MESTRE - «Venezia è una città di mare che sul porto ha basato la sua storia e la sua fortuna. Decidere di punto in bianco che il limite massimo è poco più grande di uno yacht significa avere deciso che Venezia non è più un porto ma è poco più di un marina, una darsena». Comincia a farsi strada tra gli operatori portuali e i lavoratori la consapevolezza che il decreto del Governo sulle Grandi Navi nella sostanza uccide questo porto. Chi parla è Filippo Olivetti, titolare della storica agenzia marittima Bassani Holding Spa e delegato di Confindustria Venezia Rovigo per il settore Infrastrutture, e si riferisce al limite delle 25 mila tonnellate imposto per il transito nel bacino di San Marco e il canale della Giudecca.

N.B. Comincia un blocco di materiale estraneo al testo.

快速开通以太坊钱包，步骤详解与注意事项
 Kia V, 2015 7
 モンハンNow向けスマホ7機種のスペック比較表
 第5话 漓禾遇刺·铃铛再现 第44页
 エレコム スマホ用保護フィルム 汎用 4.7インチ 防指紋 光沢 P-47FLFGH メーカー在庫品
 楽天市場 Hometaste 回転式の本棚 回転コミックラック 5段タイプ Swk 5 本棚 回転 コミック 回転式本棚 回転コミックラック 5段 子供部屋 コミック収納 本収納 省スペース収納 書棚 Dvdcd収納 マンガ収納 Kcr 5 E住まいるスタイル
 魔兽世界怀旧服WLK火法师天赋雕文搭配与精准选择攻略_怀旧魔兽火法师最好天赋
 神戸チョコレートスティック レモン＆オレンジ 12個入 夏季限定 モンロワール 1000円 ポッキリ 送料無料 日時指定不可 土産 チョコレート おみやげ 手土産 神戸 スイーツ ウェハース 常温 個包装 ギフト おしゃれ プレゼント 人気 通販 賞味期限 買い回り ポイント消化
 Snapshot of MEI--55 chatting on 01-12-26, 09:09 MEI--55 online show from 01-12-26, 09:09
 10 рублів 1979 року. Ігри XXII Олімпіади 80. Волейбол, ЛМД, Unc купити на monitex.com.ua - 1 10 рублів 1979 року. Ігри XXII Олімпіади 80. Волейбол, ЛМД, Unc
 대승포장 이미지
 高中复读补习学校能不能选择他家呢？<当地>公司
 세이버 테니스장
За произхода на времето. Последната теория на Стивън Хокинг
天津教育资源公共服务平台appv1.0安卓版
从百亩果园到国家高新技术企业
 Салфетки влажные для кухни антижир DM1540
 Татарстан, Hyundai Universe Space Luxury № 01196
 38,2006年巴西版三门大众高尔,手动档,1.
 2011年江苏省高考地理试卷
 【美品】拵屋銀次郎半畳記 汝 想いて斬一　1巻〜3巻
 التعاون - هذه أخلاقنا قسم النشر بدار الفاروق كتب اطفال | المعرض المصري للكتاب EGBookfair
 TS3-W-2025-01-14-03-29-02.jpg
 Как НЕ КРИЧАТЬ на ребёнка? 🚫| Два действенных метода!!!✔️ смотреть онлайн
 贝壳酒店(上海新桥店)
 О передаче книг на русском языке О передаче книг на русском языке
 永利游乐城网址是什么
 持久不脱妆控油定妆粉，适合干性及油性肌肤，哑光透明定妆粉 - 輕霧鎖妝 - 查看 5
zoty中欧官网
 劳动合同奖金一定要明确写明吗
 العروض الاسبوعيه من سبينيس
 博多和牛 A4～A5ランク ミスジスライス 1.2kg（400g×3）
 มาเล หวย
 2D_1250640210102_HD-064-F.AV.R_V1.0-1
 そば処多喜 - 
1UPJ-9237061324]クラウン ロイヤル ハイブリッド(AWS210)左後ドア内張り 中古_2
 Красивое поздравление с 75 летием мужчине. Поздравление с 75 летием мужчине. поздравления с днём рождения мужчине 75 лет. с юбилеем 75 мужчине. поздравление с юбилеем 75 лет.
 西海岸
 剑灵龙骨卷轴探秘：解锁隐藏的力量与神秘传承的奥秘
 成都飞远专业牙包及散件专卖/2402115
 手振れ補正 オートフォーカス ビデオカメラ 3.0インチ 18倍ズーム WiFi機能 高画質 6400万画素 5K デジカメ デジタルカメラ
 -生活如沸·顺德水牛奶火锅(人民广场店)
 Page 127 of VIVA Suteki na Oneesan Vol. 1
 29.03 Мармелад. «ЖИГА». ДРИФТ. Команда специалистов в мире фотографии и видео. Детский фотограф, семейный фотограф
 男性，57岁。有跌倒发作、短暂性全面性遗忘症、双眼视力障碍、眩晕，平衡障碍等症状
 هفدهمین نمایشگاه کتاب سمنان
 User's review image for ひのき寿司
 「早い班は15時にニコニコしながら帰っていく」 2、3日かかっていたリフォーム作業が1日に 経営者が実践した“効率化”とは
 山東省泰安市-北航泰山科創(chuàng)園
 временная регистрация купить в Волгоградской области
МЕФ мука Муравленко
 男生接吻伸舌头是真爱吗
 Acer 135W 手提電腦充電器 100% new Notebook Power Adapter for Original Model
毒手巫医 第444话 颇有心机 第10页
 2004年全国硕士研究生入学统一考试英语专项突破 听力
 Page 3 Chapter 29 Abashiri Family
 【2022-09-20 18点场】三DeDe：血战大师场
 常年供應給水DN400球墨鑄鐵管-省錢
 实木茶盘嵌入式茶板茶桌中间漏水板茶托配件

LA MORTE DI TUTTO IL PORTO
«Soprattutto significa dire stop a tutte quelle compagnie di lusso che portano passeggeri che spendono almeno 1.000 euro a testa al giorno per fare una crociera. E significa dire stop a un indotto economico che permette a tutti i servizi legati al lusso di avere una buona fetta dei propri ricavi, dagli hotel ai ristoranti, dai bar ai negozi di alta moda, fino all'artigianato locale e via di seguito».
C'è un altro aspetto che nessuno ha considerato finora e che, invece, dovrebbe rendere tutti consapevoli che si è nella stessa barca e che non ci sarà chi, nella propria nicchia, potrà salvarsi: perché dalla crisi della crocieristica, o peggio dal suo azzeramento, deriverà anche la crisi del porto commerciale. «È chiaro che il porto commerciale deve mantenere il suo ruolo da attore protagonista del comparto industriale del Veneto, con un valore della produzione di 6 miliardi di fatturato e con oltre 20 mila addetti, ma è bene sottolineare che senza crocieristica, e quindi senza quel giusto equilibrio di traffico commerciale con quello turistico che da sempre rappresenta il traffico generale del porto veneziano, l'immediata conseguenza sarà quella di un porto commerciale che andrà in crisi - spiega Olivetti -: venendo a mancare quote che vanno dal 30 al 40% del fatturato dei servizi portuali, perché è questo che rappresenta la crocieristica ad esempio per i servizi tecnico nautici, di conseguenza le tariffe dei servizi come rimorchio, ormeggio, pilotaggio solo per citarne alcuni, ricadranno con notevoli incrementi sul traffico commerciale rendendolo poco competitivo con i porti limitrofi che sono ancora una volta Trieste e Ravenna».
LA SOLUZIONE MARGHERA
In questo modo, però, il delegato di Confindustria si scontra con tutti coloro, tra operatori portuali, sindacalisti, perfino ambientalisti, che da anni sostengono l'enorme difficoltà di far transitare le navi commerciali e quelle da crociera nello stesso canale, il Malamocco Marghera. «Non sanno di cosa parlano, dovrebbero studiare un po' di storia recente: nel 2008/2009, anni record del traffico a Marghera, transitavano in canale dei Petroli circa un migliaio di navi in più di quelle attuali, quindi oggi c'è tutto lo spazio per ormeggiare 500 navi da crociera accanto a quelle che trasportano merci».
L'APPELLO ALL'UNITÀ
Sono tutte soluzioni fattibili secondo il decreto Draghi per le Grandi Navi, si tratta di capire come sia possibile attrezzare i nuovi ormeggi nel canale Nord in tempo per la stagione 2022. «Va trovata la sintesi tra tutti gli stakeholders, soggetti privati ed istituzionali che hanno interessi e competenze sul porto. Bisogna lavorare assieme come comunità portuale trovando una sintesi su una soluzione condivisa. Non possiamo più permetterci di essere divisi, e dove ognuno cerca di proteggere il proprio orticello. O facciamo squadra o questa volta è davvero la fine del porto».